> _Exercise brief_: Would you restate each line of the data below word for word, without its pictures?

> _Given data_:
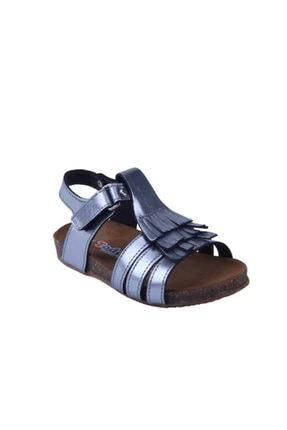 Toddler Kız Çocuk  Mantar Taban Sandalet 21-25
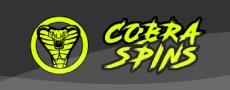 Cobra Spins Casino Logo Casibella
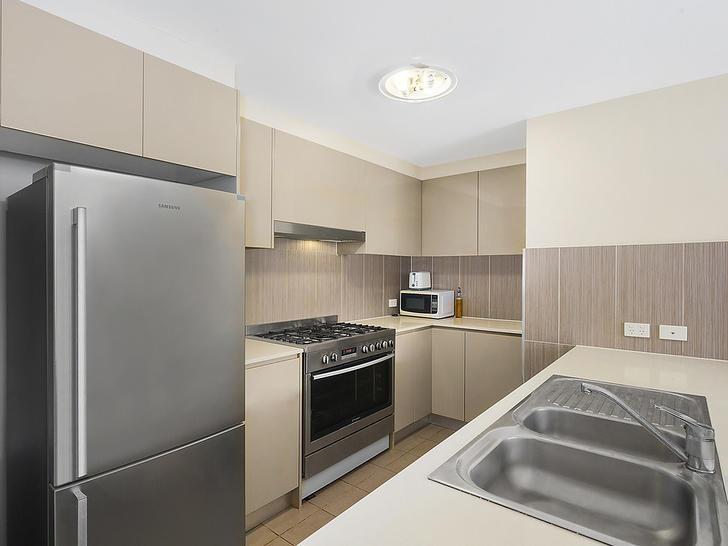 26/12-14 George Street, Liverpool 2170, NSW Apartment Photo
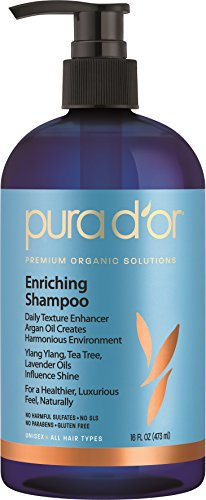 PURA D'OR Enriching Shine Shampoo Premium Organic Argan Oil, Aloe Vera, Vitamins & Biotin, 16 Fluid (Gentle Shine Enhancing Shampoo)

> _Written answer_:
 Toddler Kız Çocuk  Mantar Taban Sandalet 21-25
 Cobra Spins Casino Logo Casibella
 26/12-14 George Street, Liverpool 2170, NSW Apartment Photo
 PURA D'OR Enriching Shine Shampoo Premium Organic Argan Oil, Aloe Vera, Vitamins & Biotin, 16 Fluid (Gentle Shine Enhancing Shampoo)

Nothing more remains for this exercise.